> **ENUNCIADO DEL EJERCICIO**: Reescriba las líneas comprendidas entre la que contiene "With this image in view, what order do" y la que contiene "3. (152,930)", ambas incluidas, cambiando "closest" por "nearest" y dejando todo lo demás intacto.

> **Entradas de preguntas espaciales**:
- - - - -

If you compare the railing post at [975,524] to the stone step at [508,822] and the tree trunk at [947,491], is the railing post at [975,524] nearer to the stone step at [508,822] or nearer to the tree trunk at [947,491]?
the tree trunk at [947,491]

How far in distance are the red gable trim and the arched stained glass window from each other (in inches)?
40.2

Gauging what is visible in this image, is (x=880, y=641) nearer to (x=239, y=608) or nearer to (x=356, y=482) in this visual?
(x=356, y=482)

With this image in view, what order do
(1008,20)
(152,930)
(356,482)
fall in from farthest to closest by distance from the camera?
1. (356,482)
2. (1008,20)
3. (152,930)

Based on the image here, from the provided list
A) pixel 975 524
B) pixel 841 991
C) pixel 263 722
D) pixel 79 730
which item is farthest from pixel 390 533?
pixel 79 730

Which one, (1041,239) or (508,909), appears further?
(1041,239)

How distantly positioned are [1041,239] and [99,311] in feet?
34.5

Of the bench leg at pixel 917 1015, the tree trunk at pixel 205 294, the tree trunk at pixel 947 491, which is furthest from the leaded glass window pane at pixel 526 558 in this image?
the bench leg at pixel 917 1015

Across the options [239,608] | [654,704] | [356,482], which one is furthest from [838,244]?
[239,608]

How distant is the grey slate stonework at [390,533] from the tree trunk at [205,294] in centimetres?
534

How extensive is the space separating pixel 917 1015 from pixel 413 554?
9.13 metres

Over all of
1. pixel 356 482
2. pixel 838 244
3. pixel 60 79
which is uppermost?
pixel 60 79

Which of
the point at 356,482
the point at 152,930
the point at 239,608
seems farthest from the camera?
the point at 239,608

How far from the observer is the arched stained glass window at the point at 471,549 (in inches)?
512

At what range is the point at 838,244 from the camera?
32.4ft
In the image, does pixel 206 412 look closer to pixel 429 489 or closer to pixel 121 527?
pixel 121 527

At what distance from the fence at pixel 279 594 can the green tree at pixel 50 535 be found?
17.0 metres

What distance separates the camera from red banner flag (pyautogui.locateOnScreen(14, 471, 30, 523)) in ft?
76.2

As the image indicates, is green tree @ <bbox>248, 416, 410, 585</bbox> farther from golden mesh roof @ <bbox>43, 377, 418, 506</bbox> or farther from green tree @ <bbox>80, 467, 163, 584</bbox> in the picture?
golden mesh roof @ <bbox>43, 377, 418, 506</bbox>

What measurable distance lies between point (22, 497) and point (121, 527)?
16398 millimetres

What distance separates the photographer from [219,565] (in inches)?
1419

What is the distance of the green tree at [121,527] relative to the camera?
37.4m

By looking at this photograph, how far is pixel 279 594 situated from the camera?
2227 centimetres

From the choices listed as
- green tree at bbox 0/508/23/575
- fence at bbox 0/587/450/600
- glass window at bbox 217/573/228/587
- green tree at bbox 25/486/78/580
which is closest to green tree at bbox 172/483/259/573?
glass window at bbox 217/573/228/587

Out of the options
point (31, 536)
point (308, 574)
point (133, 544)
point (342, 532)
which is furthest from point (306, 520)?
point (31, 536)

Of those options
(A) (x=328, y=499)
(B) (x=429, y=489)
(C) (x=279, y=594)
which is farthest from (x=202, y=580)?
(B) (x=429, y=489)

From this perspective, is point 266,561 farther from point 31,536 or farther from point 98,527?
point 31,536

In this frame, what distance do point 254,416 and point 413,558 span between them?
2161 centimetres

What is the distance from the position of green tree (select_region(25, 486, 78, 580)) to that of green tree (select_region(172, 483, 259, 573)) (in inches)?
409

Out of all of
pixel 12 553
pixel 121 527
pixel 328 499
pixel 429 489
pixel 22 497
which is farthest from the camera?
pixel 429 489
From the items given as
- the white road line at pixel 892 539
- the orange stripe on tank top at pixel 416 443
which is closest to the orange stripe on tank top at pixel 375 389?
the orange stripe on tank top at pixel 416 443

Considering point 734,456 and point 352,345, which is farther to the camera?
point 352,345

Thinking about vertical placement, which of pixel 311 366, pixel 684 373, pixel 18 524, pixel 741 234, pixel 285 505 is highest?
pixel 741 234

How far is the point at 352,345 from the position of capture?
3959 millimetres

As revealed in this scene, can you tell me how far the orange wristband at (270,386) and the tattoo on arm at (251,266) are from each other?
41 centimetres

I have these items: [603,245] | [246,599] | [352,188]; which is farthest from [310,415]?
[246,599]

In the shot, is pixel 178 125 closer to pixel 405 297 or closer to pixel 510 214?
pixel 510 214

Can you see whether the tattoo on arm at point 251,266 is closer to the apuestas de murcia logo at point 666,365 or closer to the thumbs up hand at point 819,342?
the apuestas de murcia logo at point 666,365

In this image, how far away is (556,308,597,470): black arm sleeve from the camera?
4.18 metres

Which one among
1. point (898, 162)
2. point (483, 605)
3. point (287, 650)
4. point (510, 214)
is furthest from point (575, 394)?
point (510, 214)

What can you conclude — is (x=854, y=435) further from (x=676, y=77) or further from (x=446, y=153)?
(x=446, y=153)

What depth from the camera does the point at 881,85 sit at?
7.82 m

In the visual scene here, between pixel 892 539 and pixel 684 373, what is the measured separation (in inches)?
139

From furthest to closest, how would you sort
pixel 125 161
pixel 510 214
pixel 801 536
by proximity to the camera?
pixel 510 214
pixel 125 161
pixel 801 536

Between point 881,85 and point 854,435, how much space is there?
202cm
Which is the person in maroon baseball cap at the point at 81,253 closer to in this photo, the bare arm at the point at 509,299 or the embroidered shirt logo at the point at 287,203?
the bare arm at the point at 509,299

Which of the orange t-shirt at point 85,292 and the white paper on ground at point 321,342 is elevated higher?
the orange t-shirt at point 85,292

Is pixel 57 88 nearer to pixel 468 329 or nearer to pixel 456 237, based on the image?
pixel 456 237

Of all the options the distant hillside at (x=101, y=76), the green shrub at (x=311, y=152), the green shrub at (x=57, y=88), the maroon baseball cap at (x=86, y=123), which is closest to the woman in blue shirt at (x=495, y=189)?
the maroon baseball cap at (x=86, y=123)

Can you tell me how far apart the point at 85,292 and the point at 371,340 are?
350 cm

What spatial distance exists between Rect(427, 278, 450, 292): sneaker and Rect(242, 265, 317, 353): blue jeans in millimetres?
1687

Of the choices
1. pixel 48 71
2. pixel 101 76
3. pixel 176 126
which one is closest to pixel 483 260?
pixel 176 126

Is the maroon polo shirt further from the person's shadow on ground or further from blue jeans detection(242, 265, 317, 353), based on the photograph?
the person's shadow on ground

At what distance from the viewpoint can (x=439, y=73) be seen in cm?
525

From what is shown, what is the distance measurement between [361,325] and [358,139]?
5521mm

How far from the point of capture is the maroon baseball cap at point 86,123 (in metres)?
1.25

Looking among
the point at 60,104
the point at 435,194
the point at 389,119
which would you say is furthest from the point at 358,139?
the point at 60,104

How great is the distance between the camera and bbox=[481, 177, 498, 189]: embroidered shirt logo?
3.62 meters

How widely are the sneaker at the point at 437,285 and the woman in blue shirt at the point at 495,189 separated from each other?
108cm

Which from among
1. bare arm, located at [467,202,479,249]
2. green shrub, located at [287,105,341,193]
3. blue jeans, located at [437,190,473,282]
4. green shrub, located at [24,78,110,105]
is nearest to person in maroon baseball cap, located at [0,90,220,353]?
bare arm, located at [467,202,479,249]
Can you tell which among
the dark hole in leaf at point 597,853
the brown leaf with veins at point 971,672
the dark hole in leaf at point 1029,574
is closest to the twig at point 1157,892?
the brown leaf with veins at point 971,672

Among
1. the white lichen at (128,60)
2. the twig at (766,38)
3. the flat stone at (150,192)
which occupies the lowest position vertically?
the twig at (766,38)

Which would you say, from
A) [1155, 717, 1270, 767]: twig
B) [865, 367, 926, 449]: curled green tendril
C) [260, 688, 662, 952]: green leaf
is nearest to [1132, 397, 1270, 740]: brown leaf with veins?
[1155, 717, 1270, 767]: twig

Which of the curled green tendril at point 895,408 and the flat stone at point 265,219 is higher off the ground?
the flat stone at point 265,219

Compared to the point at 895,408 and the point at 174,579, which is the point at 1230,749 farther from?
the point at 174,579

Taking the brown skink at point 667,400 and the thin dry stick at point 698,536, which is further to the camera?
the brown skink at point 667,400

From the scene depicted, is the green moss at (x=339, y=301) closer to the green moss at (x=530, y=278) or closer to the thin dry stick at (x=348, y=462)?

- - - - -

> **RESPUESTA COMPLETA**:
With this image in view, what order do
(1008,20)
(152,930)
(356,482)
fall in from farthest to nearest by distance from the camera?
1. (356,482)
2. (1008,20)
3. (152,930)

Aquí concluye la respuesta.